What the exercise asks >> Copy out the honors program course listing below word for word, in full.

Selected excerpt >>
....................

Honors Program (HON)

Courses

HON 100   Honors Seminar* (1 Hour)

Prerequisites : Department approval.

This course will introduce students to the theory and practices of interdisciplinarity, the skills and tools required for honors coursework, and undergraduate collaborative and individual research. While closely examining a specific topic, students will develop their skills in research, reading, writing and in-depth discussion.

HON 250   Honors Forum: In Search of Solutions (3 Hours)

The Honors Forum provides an interdisciplinary approach to contemporary problems as they emerge locally, nationally or globally. Students will be exposed to diverse modes of inquiry in order to consider these problems from multiple angles. The Honors Forum draws from honors courses that students have completed prior to their enrollment. Students will develop a greater understanding of each issue and acquire the ability to develop an evidence-based argument regarding the topic under scrutiny. In this course students will build upon the research literacy skills introduced in the Honors Seminar, such that they demonstrate proficiency in the selection and use of academic databases, as well as the ability to incorporate in their argument the analysis of at least one primary source.

....................

Given data >>
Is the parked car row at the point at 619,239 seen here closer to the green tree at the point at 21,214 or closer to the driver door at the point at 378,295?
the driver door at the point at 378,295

....................

Output for this exercise >>
Honors Program (HON)

Courses

HON 100   Honors Seminar* (1 Hour)

Prerequisites : Department approval.

This course will introduce students to the theory and practices of interdisciplinarity, the skills and tools required for honors coursework, and undergraduate collaborative and individual research. While closely examining a specific topic, students will develop their skills in research, reading, writing and in-depth discussion.

HON 250   Honors Forum: In Search of Solutions (3 Hours)

The Honors Forum provides an interdisciplinary approach to contemporary problems as they emerge locally, nationally or globally. Students will be exposed to diverse modes of inquiry in order to consider these problems from multiple angles. The Honors Forum draws from honors courses that students have completed prior to their enrollment. Students will develop a greater understanding of each issue and acquire the ability to develop an evidence-based argument regarding the topic under scrutiny. In this course students will build upon the research literacy skills introduced in the Honors Seminar, such that they demonstrate proficiency in the selection and use of academic databases, as well as the ability to incorporate in their argument the analysis of at least one primary source.